Ich tue erschrocken, während ich mich bei dem Mann entschuldige. Er lächelt mich nur freundlich an. „Kein Problem.", zwinkert er mir zu, bevor ich meinen Weg fortsetze.

Ich gehe noch bis zum großen Springbrunnen in der Mitte des Parks, bevor ich mich an dessen Rand setze und die Geldbörse herauskrame.

Als ich sie öffne, erwartet mich eine Überraschung. Sie ist voller Geld. So viel Geld habe ich noch nie gesehen. Hunderter Scheine, zweihunderter Scheine ... alles ist dabei.

Schnell hebt sich mein Blick. Auf halber Höhe erblicke ich säuberlich geputzte Schuhe und einen Mantel. Der Mann, den ich bestohlen habe, kommt auf mich zu.

Äußerlich ruhig stehe ich auf und wende mich ab, während ich mit großen Schritten auf den Ausgang des Parks zulaufe. Bloß keine Panik, denke ich mir, während ich mich aus dem Park herausmanövriere. Es ist noch nicht verloren. Noch kann ich in den dichten Menschenmengen in New York untertauchen. Mein Verfolger hätte dann nicht mehr die geringste Chance, mich zu erwischen.

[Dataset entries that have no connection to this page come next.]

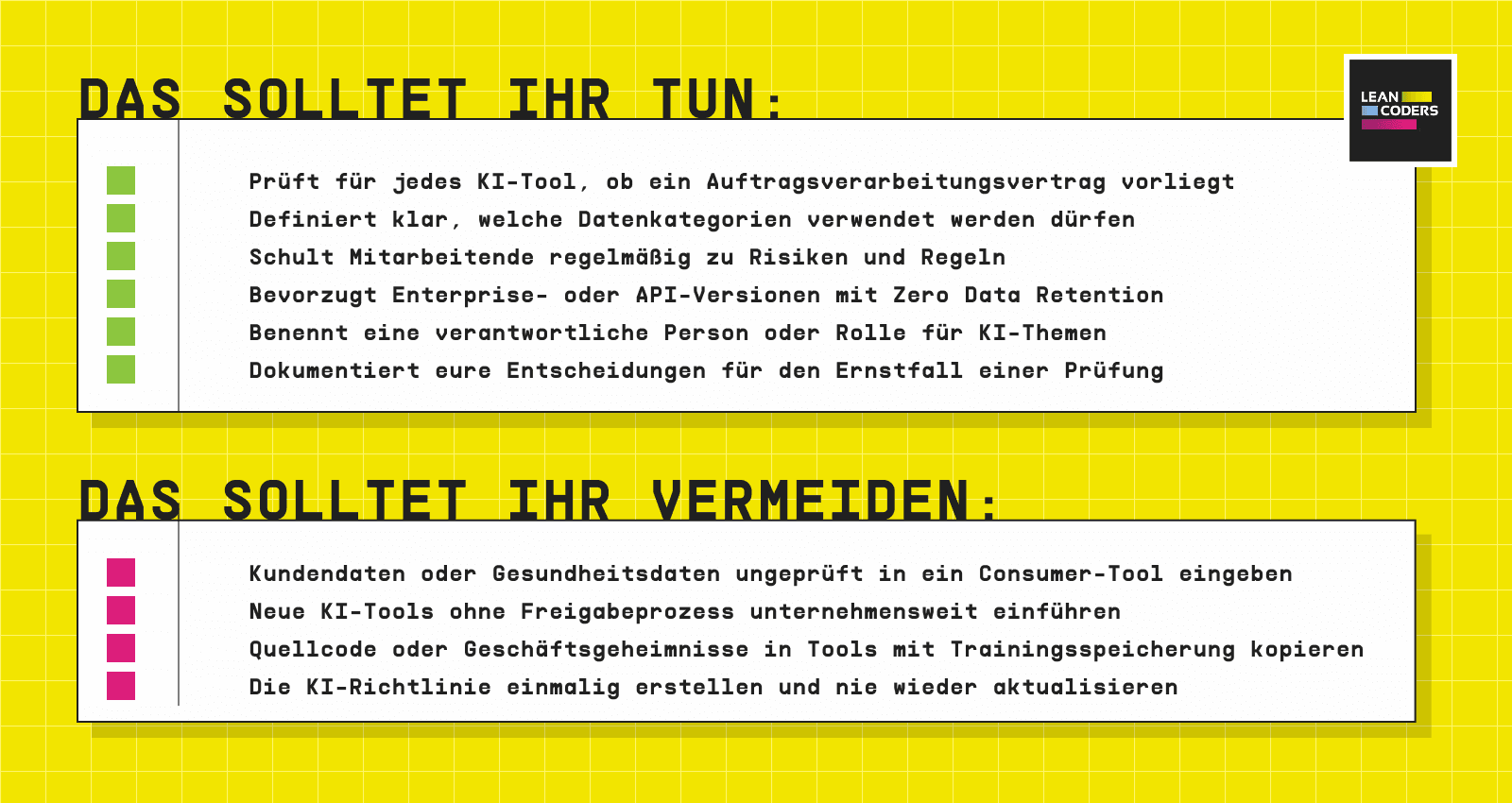 DAS SOLLTET IHR TUN:

LEAN CODERS

Prüft für jedes KI-Tool, ob ein Auftragsverarbeitungsvertrag vorliegt
Definiert klar, welche Datenkategorien verwendet werden dürfen
Schult Mitarbeitende regelmäßig zu Risiken und Regeln
Bevorzugt Enterprise- oder API-Versionen mit Zero Data Retention
Benennt eine verantwortliche Person oder Rolle für KI-Themen
Dokumentiert eure Entscheidungen für den Ernstfall einer Prüfung

DAS SOLLTET IHR VERMEIDEN:

Kundendaten oder Gesundheitsdaten ungeprüft in ein Consumer-Tool eingeben
Neue KI-Tools ohne Freigabeprozess unternehmensweit einführen
Quellcode oder Geschäftsgeheimnisse in Tools mit Trainingsspeicherung kopieren
Die KI-Richtlinie einmalig erstellen und nie wieder aktualisieren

Und um ganz sicher zu gehen, werde ich mit der U-Bahn zurück nach Midtown fahren und dort in einer dunklen Gasse unterkommen. Schnell mische ich mich unter die Menschen. Ich habe gelernt, wie ich ohne Probleme untertauchen kann und auch entgegenkommende Menschen bringen mich nicht durcheinander.

Eilig laufe ich eine Treppe hinunter, die zur nächsten U-Bahn führt. Ich kann die Schritte meines Verfolgers hinter mir ausmachen und lege deshalb noch einen Zahn zu.

Schon von weitem sehe ich, dass die U-Bahn am Losfahren ist. Ich beginne zu rennen. Meine Beine trommeln über den Beton und die Geräusche hallen von den Wänden wieder.

Ich sehe die halboffene Tür der U-Bahn vor mir und stoße mich mit aller Kraft vom Boden ab. Gerade noch so erreichen meine Hände den Türgriff, an dem ich mich hineinziehe. Die Tür hinter mir schließe ich, sobald ich drinnen bin.

Ich lasse mich auf den erstbesten freien Sitz fallen. Erleichtert strecke ich meine Beine aus, bevor ich ein paar Dollar aus meiner Tasche krame und mir eine Fahrkarte kaufe. Die Schaffner kontrollieren regelmäßig und für mich ist es wesentlich teurer, wenn ich Strafe zahlen muss, als mir eine Fahrkarte zu kaufen.

Es dauert seine Zeit, bis ich wieder genug zu Atem gekommen bin. Der Sprint war anstrengender, als zuerst gedacht und auch der wahnsinnige Sprung am Ende hatte seinen Tribut gefordert.

Als die U-Bahn in Midtown hält, bin ich der Erste, der ins Freie läuft. Froh darüber, der engen und stickigen U-Bahn entkommen zu sein, laufe ich die Treppe hoch in die Sonne New Yorks. Leise pfeifend mache ich mich auf den Weg zu meiner Gasse, in der ich die meiste Zeit unterkomme.

Ich biege um eine Ecke und freue mich schon auf den Kaffee, den ich mir nach diesem Erfolg gönnen werde. Das Geld wiegt schwer in meiner Hand und automatisch schleicht ein Lächeln auf mein Gesicht.

Doch es verschwindet, als ich die Stimme hinter mir höre. „Wärst du so freundlich und würdest mir mein Geld zurückgeben?"